BRANO DA LEGGERE —
▼

Come mostra Benveniste (2001: 291-296) in relazione alla formazione del termine rex, partendo dalla nozione contemporaneamente materiale e morale come quello di regula, “lo strumento per tracciare la retta” che fissa la regola – dunque l’integrità che si oppone moralmente a ciò che è storto, contorto e non conforme – si ha l’emersione di tanti altri termini che indicano la rettitudine come nel latino rectus, nel greco euthùs, nel gotico raihts e nell’antico persiano rāsta che qualifica la “via” nel senso prescrittivo: “non lasciare la retta via”. Il rex dei latini e il verbo regere devono dunque intendersi come parole che non indicano semplicemente un sovrano politico bensì una personalità che traccia “la linea”, che mostra “la via da seguire” e che incarna ciò che è “retto” poiché è stato già misurato dalla conoscenza mistica del rex.
Se dunque nel mondo germanico il lædan assume una funzione di guida essenzialmente militare, la leadership del rex fa fondamento su una visione che mette l’accento sulla moralità dell’operato e sui poteri magico-cosmogonici del reggente. In buona sostanza, se il leader protegge la truppa o guida l’assalto al nemico, il rex conosce o incorpora una verità sull’universo ad altri preclusa.
Lungi dal sottovalutare il peso della storia e della cultura che ha certamente assegnato un valore specifico a tali termini, pur riconoscendo l’esistenza di altre forme di leadership (distributive, impersonali, egualitarie, di lignaggio, etc.), mi sembra importante sottolineare che questi due aspetti sollevati – la marzialità e la precognizione – abbiano avuto un ruolo centrale nella cultura occidentale e dunque nella diffusione su scala planetaria di una specifica idea di potere e di leadership applicata e attualizzata al nazionalismo, al capitalismo, allo sport, etc. Del resto, da Romolo a Re Artù passando per Shakespeare, i Re taumaturghi, il totalitarismo e per molte cariche presidenziali ispirate alla figura del sovrano buono e retto, l’idea che il leader sia un guerriero coraggioso e saggio è assai ricorrente e costantemente attualizzata.

▲

VOCI FORNITE —
▼

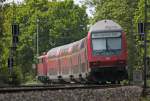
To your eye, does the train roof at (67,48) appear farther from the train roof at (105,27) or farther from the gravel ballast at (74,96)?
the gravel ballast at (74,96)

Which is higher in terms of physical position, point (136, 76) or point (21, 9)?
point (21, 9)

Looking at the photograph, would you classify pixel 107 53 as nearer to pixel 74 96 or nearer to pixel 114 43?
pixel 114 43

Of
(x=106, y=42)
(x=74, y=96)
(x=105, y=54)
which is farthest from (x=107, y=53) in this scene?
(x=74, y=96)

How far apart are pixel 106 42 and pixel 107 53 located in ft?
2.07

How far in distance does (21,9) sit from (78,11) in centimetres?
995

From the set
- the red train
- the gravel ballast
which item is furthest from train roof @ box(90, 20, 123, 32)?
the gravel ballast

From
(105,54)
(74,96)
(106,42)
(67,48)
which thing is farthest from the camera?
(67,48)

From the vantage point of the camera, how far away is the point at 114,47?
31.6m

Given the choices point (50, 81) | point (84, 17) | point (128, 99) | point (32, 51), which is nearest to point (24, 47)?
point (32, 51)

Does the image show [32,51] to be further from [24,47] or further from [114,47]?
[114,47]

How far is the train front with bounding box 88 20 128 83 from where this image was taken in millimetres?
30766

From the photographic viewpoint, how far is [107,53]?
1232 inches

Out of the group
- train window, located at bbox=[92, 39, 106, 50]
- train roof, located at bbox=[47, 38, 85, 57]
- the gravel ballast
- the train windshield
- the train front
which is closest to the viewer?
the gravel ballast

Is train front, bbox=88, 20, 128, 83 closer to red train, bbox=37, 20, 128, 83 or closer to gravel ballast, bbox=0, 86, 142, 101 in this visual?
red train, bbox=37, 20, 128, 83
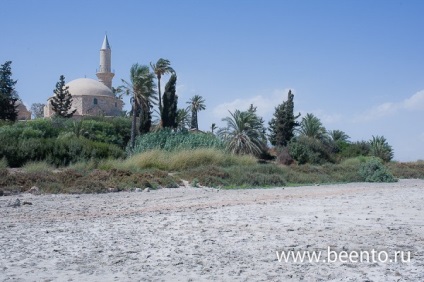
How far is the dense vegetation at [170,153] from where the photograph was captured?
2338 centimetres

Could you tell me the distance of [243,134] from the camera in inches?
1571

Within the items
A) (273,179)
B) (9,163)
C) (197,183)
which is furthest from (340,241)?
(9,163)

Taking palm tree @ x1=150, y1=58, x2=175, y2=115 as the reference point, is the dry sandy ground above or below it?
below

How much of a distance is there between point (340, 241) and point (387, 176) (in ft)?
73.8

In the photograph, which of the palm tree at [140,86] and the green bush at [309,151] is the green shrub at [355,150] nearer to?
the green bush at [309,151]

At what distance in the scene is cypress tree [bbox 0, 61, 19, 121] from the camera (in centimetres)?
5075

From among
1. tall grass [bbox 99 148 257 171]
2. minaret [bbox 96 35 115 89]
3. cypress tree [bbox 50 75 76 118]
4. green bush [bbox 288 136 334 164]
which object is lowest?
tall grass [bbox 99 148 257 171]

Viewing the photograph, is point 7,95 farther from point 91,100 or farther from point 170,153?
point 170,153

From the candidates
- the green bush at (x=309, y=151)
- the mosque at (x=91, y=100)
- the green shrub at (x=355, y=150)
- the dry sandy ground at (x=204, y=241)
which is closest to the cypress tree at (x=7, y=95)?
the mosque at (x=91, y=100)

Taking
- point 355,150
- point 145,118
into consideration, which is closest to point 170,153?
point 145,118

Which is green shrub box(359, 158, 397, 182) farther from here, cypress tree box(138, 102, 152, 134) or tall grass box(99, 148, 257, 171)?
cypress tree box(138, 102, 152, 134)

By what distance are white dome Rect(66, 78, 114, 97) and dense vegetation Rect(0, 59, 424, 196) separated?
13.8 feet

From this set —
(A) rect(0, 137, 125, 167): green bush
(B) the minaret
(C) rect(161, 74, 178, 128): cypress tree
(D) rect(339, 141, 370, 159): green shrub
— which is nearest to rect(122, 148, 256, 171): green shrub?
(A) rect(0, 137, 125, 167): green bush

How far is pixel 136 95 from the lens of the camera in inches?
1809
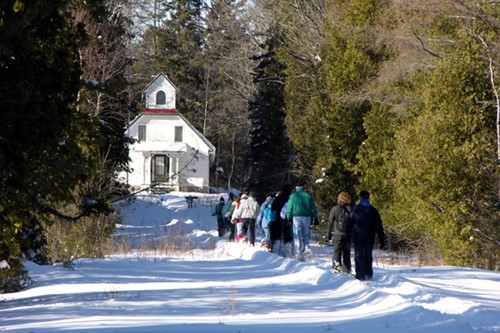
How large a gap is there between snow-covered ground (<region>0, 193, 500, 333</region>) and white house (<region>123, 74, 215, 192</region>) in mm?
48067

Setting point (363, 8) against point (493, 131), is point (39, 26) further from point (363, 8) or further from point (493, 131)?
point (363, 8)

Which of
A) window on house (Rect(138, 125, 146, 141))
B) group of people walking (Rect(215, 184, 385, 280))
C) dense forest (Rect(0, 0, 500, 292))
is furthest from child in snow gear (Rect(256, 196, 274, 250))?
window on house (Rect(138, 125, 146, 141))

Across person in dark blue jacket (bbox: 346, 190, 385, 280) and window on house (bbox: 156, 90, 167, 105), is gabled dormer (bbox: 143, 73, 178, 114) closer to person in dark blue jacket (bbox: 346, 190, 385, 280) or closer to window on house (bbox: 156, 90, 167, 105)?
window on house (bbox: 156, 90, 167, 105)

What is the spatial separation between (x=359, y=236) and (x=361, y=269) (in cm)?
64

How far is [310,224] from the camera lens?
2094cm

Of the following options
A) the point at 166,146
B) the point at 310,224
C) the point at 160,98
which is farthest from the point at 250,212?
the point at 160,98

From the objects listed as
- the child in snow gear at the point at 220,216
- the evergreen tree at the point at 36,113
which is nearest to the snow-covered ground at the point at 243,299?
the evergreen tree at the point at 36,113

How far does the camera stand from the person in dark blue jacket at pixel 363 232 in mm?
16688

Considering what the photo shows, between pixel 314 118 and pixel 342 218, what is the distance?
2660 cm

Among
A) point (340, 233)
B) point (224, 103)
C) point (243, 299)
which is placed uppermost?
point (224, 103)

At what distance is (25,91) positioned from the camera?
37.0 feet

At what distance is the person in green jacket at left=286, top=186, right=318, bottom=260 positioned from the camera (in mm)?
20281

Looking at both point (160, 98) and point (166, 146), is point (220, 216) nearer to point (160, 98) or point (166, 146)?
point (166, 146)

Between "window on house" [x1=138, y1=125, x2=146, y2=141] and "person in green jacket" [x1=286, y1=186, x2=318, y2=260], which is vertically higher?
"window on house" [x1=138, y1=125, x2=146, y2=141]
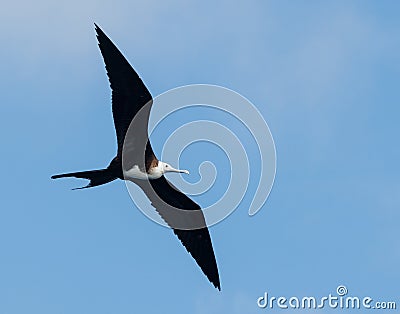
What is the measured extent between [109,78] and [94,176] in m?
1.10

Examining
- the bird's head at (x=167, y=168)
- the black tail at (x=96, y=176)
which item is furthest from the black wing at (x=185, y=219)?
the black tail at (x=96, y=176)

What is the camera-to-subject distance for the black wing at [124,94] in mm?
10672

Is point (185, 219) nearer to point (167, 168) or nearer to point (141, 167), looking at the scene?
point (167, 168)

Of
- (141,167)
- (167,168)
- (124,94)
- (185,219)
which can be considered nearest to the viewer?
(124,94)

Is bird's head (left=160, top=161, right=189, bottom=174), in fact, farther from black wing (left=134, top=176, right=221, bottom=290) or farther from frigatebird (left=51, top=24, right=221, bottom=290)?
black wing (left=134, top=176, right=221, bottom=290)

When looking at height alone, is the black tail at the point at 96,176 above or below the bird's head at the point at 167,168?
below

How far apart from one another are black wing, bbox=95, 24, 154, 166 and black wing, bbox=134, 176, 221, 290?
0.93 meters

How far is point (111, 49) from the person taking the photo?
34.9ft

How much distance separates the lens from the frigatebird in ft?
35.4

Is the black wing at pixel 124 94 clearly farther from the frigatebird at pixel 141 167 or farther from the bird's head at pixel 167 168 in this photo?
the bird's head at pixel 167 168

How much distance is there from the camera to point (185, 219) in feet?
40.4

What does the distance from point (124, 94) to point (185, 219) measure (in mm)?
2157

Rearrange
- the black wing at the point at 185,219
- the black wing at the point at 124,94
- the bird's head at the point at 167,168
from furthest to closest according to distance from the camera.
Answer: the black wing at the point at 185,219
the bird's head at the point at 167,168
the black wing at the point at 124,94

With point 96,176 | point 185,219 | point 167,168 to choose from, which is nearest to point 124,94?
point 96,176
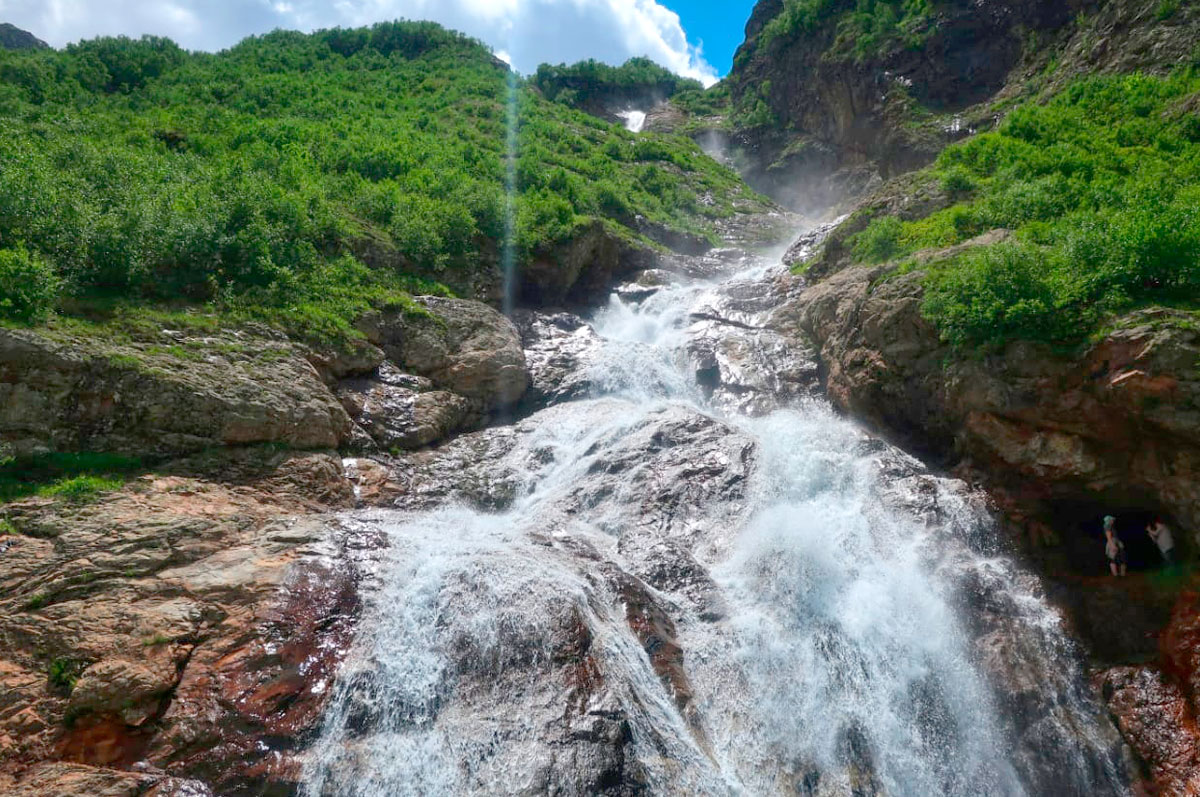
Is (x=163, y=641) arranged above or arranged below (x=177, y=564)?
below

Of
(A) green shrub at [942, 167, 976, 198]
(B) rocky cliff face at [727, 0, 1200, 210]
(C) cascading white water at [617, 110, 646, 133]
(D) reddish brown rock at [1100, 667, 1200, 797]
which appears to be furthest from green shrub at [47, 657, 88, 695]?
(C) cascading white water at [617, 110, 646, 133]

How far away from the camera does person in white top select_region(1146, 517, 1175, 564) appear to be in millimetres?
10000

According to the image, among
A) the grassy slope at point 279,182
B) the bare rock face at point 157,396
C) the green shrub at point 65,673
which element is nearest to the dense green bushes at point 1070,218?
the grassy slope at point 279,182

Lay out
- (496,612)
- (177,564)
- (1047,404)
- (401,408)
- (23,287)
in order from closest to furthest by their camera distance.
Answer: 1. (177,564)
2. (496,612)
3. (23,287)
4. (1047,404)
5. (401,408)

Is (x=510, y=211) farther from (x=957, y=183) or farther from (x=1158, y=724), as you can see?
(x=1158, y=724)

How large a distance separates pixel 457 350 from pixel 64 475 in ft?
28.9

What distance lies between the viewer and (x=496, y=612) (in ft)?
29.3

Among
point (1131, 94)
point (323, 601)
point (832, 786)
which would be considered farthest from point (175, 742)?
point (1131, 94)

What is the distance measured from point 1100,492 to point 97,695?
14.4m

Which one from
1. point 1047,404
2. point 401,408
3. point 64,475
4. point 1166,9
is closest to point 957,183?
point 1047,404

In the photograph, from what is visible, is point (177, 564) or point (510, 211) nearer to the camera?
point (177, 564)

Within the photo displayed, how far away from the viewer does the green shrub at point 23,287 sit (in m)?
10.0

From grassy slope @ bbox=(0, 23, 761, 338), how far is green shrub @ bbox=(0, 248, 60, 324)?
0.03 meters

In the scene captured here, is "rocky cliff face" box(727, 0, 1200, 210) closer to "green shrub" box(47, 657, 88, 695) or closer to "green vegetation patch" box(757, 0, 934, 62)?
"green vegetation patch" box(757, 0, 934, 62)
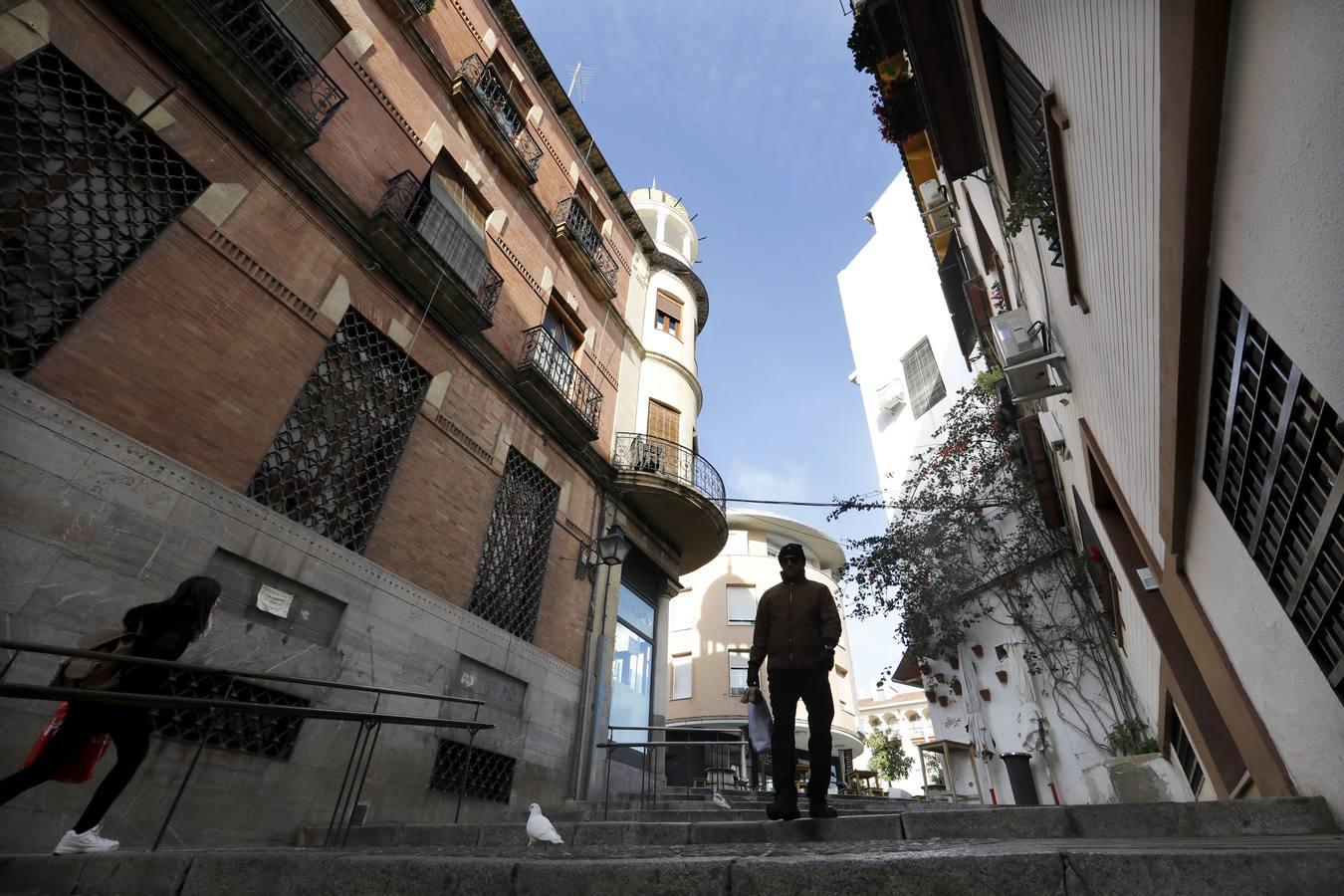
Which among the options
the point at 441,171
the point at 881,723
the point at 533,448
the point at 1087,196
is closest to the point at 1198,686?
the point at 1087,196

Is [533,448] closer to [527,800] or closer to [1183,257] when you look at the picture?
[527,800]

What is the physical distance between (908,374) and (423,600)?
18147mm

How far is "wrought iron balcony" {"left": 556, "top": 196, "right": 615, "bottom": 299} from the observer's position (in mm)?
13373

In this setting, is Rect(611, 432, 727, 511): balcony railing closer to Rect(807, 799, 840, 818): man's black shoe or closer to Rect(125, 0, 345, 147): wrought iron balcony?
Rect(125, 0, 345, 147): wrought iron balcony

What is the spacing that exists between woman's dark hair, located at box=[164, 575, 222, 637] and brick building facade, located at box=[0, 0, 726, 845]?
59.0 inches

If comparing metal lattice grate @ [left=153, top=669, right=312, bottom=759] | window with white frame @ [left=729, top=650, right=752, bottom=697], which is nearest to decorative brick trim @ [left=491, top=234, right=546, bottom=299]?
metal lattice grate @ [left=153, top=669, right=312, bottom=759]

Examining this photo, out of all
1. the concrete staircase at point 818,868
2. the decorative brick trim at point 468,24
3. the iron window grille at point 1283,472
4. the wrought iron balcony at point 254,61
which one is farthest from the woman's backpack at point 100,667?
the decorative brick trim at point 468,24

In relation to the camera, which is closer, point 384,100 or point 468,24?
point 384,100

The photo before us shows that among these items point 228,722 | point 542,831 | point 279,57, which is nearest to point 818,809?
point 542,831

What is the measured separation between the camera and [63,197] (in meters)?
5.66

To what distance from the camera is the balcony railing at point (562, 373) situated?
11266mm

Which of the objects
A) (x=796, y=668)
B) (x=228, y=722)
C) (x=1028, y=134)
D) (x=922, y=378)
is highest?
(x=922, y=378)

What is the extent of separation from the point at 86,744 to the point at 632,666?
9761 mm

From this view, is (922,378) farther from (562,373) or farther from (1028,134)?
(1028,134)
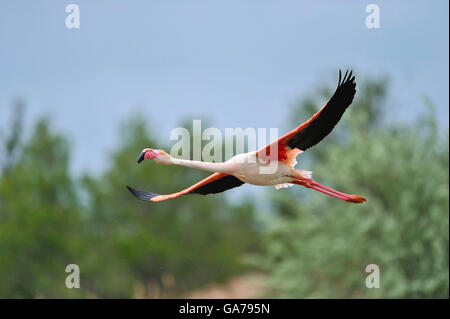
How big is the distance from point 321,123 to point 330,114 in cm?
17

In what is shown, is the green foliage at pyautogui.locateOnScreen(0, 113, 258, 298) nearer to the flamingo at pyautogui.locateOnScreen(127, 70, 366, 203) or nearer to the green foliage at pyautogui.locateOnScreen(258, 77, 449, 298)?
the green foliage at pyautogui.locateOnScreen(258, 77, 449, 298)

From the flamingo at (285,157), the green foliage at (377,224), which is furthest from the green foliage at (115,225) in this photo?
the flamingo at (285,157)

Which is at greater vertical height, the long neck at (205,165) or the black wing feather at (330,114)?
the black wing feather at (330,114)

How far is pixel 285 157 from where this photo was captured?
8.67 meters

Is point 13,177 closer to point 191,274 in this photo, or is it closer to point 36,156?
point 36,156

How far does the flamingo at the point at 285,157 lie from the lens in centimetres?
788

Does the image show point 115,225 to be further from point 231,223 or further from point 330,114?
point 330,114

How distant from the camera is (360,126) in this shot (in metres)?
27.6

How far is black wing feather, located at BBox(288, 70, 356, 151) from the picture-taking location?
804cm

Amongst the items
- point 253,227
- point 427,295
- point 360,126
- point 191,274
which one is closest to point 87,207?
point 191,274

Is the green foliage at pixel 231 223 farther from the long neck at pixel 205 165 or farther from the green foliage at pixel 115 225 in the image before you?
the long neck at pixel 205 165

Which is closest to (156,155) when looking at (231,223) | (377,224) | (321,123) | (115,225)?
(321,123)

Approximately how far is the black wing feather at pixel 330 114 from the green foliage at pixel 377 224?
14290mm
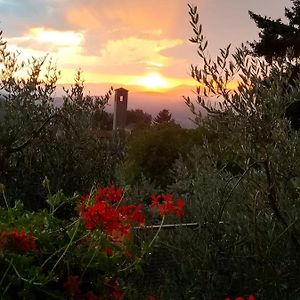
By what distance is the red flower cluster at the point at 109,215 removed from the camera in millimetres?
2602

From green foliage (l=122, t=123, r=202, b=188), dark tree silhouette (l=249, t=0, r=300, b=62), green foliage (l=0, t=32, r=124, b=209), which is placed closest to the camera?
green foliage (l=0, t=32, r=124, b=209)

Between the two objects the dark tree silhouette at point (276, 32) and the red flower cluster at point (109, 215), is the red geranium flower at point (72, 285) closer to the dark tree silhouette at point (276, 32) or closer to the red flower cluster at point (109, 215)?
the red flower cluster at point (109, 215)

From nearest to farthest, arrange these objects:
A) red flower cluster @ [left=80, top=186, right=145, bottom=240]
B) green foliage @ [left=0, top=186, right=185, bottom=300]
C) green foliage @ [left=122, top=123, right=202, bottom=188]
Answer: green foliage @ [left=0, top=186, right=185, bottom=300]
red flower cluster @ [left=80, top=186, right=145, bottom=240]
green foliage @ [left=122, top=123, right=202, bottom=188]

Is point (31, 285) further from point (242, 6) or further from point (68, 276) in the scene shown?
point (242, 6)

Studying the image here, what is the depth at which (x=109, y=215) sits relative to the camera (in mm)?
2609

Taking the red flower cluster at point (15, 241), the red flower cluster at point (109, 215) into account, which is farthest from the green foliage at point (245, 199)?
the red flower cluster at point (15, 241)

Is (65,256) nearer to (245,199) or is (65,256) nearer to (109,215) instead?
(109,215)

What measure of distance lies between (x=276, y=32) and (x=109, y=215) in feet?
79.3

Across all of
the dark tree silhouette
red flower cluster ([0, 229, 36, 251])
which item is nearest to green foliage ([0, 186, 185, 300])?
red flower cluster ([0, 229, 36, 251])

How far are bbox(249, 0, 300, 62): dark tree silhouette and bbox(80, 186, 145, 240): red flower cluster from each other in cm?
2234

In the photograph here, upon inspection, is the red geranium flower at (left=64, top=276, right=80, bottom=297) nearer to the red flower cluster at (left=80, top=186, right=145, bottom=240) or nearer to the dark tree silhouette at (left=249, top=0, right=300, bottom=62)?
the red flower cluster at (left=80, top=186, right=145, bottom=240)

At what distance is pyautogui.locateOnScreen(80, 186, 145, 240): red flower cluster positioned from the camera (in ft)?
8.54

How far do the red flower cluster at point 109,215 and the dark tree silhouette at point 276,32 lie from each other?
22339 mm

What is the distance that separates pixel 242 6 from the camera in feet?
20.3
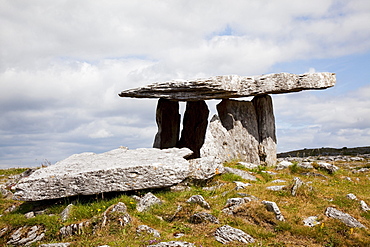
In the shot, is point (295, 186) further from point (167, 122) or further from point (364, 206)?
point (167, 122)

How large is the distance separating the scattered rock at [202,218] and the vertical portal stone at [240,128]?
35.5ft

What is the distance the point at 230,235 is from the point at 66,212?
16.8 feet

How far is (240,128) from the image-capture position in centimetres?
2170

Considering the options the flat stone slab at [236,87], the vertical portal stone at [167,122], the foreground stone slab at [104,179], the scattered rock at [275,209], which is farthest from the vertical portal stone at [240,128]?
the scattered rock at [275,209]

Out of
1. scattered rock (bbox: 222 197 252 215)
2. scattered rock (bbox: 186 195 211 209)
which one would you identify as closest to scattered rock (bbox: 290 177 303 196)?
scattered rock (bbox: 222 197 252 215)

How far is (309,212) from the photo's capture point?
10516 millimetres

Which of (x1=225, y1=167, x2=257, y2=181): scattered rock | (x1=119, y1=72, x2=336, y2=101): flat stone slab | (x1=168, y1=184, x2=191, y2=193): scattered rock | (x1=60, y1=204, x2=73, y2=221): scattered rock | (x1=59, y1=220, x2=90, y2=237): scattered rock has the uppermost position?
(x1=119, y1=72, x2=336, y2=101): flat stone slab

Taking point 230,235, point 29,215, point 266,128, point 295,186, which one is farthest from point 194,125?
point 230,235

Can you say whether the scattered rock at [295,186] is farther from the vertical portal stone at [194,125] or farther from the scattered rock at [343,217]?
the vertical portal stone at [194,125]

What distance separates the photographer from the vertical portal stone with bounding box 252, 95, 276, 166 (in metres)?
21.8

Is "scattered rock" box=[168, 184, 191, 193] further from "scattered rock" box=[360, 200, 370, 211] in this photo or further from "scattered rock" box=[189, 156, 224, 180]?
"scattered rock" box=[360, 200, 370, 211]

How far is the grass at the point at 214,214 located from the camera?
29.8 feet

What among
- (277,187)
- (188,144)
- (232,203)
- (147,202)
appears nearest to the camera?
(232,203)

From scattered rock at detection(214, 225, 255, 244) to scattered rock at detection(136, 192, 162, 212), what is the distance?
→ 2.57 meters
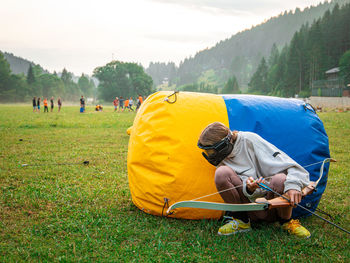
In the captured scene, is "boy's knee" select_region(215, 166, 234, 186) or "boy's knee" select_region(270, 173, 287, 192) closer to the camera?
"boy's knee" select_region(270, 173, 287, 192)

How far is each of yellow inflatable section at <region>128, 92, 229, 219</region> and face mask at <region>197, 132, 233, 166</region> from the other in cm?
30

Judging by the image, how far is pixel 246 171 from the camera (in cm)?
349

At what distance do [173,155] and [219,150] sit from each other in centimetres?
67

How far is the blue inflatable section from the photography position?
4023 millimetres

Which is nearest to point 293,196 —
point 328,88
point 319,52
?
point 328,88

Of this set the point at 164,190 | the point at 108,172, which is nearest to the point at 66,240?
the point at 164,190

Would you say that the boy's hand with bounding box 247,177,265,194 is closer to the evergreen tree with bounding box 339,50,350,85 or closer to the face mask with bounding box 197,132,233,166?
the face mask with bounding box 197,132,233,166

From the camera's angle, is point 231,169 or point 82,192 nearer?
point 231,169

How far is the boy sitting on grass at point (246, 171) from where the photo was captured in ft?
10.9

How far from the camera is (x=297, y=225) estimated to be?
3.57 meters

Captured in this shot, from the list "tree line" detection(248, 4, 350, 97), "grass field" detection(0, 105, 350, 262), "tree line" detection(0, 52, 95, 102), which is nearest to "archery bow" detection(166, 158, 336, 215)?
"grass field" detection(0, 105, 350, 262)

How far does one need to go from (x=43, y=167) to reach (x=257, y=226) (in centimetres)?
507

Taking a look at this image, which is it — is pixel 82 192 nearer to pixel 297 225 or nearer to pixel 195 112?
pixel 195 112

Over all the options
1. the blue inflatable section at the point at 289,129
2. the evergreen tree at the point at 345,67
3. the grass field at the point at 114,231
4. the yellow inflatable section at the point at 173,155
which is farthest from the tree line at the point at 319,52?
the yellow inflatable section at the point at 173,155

▲

DA SVOLGERE —
Rispondi in base al brano sul termine rex:
1. Secondo Benveniste, che cosa indica regula?
2. Quale funzione assume il lædan nel mondo germanico?
3. Quali due aspetti l'autore ritiene abbiano avuto un ruolo centrale nella cultura occidentale?
Le voci fornite non hanno alcun legame con il brano.

RISPOSTA ALL'ESERCIZIO —
1. Lo strumento per tracciare la retta, che fissa la regola.
2. Una funzione di guida essenzialmente militare.
3. La marzialità e la precognizione.